The most significant difference between this step and the last one is his left ear. I lowered it slightly. In the midst of painting the artist is constantly checking the proportions and alignments of all the features in relation to the whole picture and to each other. Sometimes it can be very complex to isolate one problem in the middle of a cacophony of problems.
In this step I just piled on a bunch of value.
Here I refined the beard and the eyes. After doing that, I realized two things about my painting: First, the face was too big for the head, as I’ve mentioned before. Second, his eyes looked slightly wall-eyed and that bothered me.
Here I fixed the face by squishing it up into the head. Right now it looks strange, but in later steps it should all make sense.
Finally, I decided to compose my painting. I felt that positioning his head slightly toward the left side of the painting would eventually create a dynamic composition after I introduced the color and finished the painting.
Also, I obliterating some of the detail work in the eyes and mouth. This will prepare for better detail later.
At this point I am finally satisfied with the general proportions of the face. The eye sockets take up the right amount of space. The mouth is in correct proportion to the mandible.

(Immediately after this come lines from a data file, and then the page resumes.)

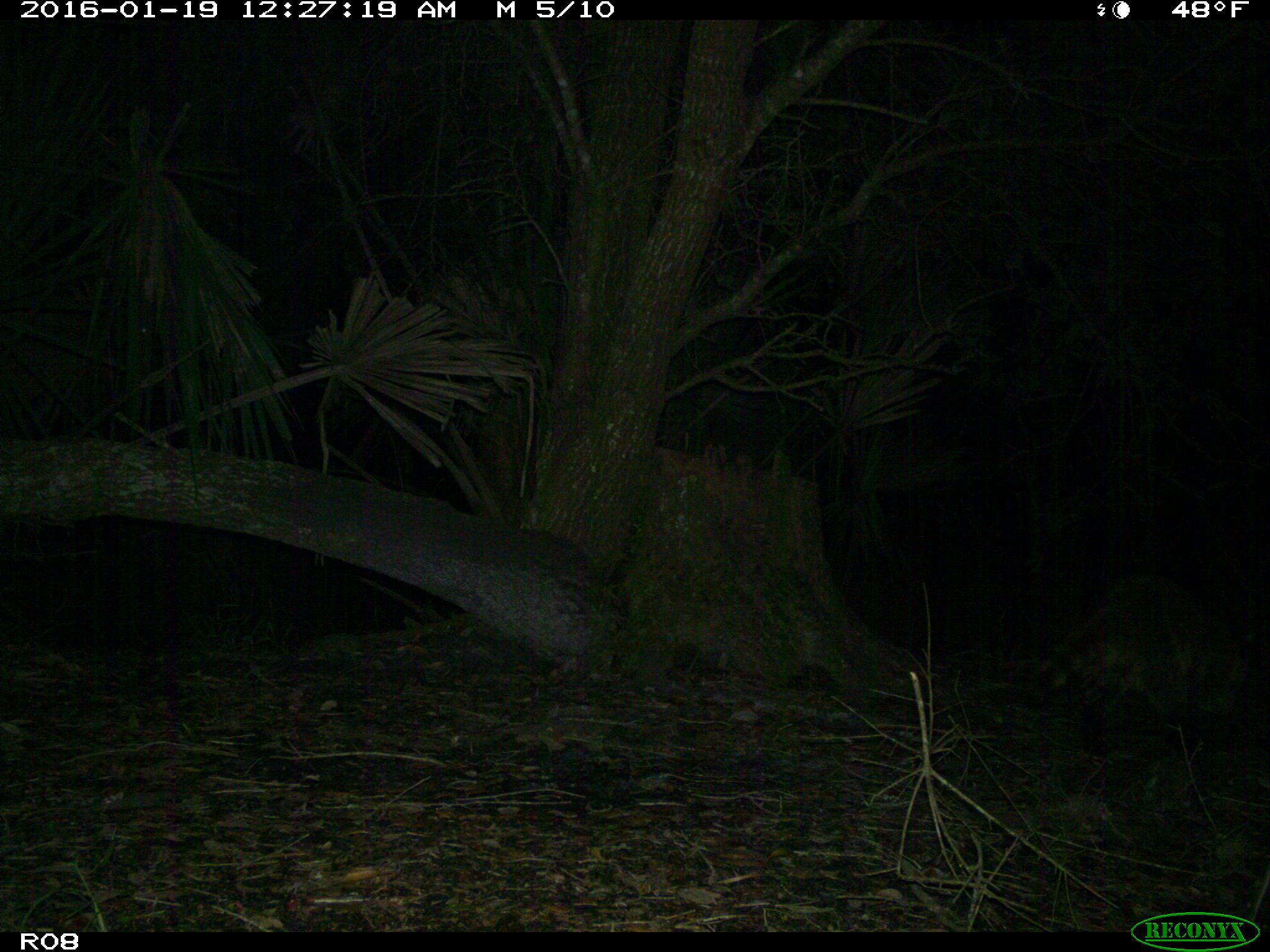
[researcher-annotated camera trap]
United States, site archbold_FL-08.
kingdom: Animalia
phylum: Chordata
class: Mammalia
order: Carnivora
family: Procyonidae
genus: Procyon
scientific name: Procyon lotor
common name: common raccoon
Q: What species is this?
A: Procyon lotor (common raccoon).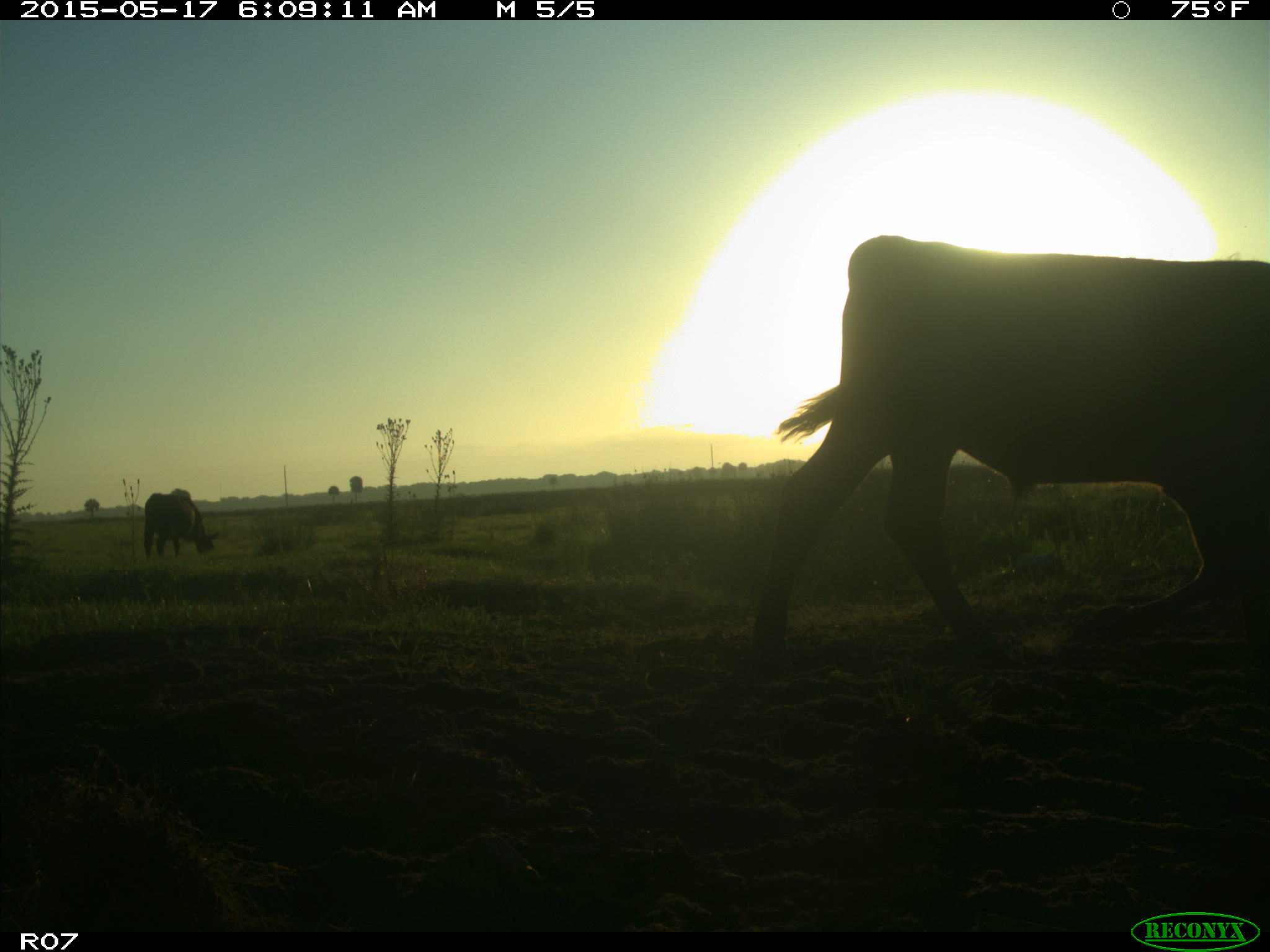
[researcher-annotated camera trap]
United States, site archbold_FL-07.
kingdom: Animalia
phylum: Chordata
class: Mammalia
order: Artiodactyla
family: Bovidae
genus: Bos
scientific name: Bos taurus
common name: domestic cow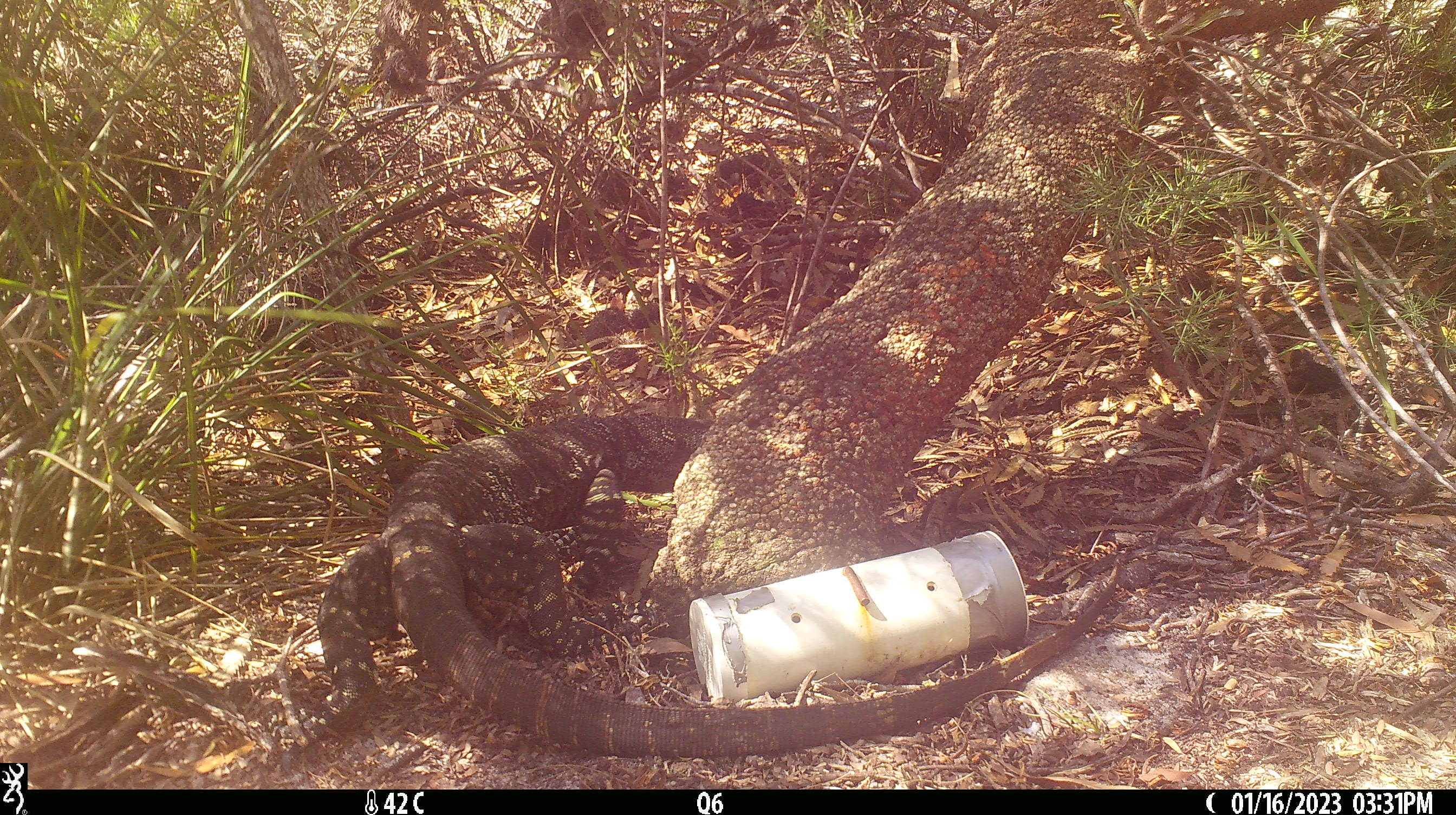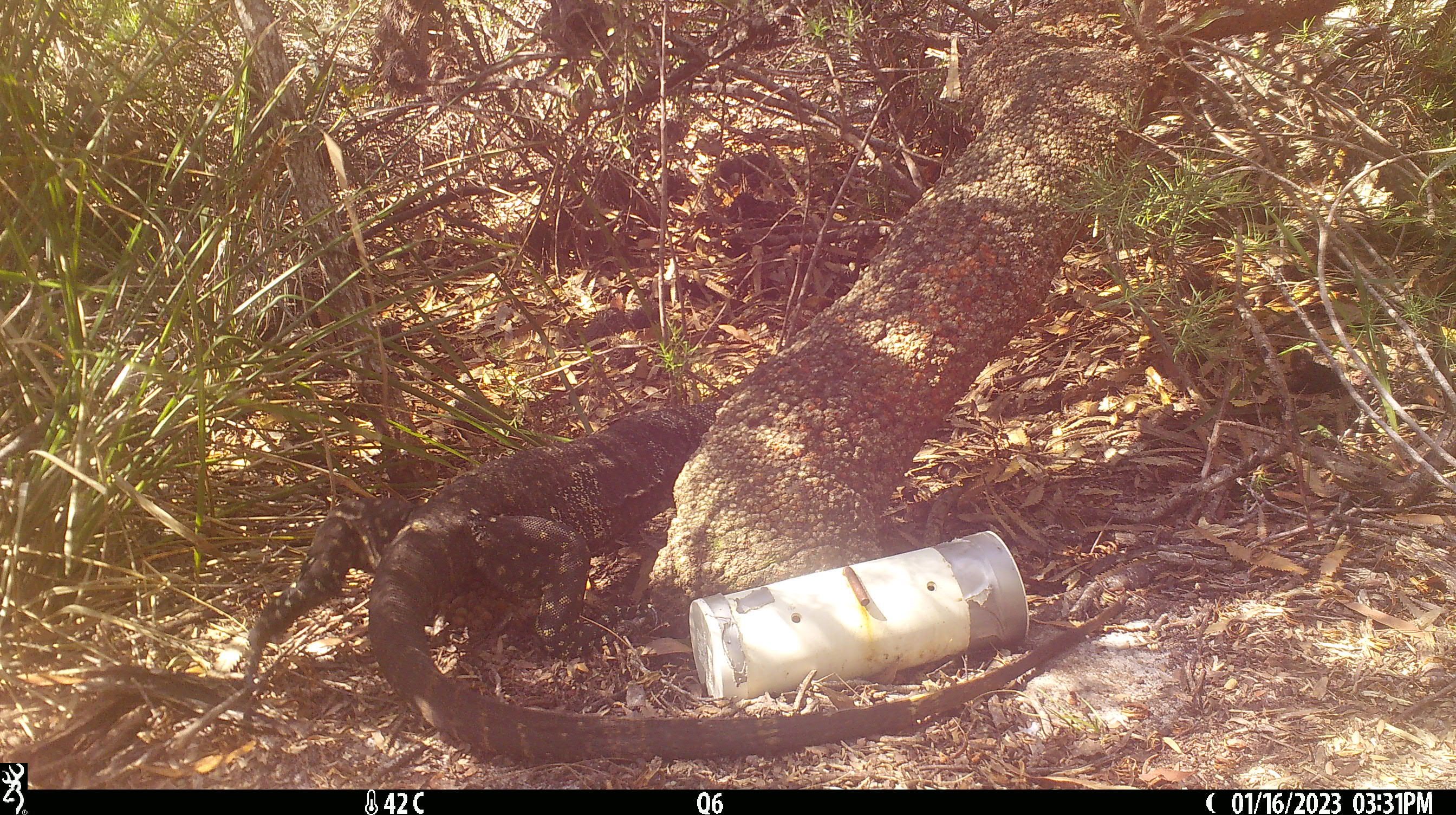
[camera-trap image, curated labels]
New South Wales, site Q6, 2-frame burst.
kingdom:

On the foundation of a strong value painting, color can happen very fast. Since I had been working transparently over the background, I could paint the warm light underneath the face. The warm shadows I painted over the face and then I crunched the layers together.
With the cool and warm light dynamic happening, I felt comfortable painting the eyes again.
I solidified light play over the flesh and worked on the mouth.
My fellow artist were finished and I was dawdling on. So I laid in as many final details as possible. The mouth finally looked the way I wanted it to look. So I called it quits.
This morning I revisited the painting, added value to the background and played with the levels, hue and saturation. I wish I could change the hat and the shirt, but I’m leaving it the way it is. At some point the artist must stop, and that point is happening . . . now.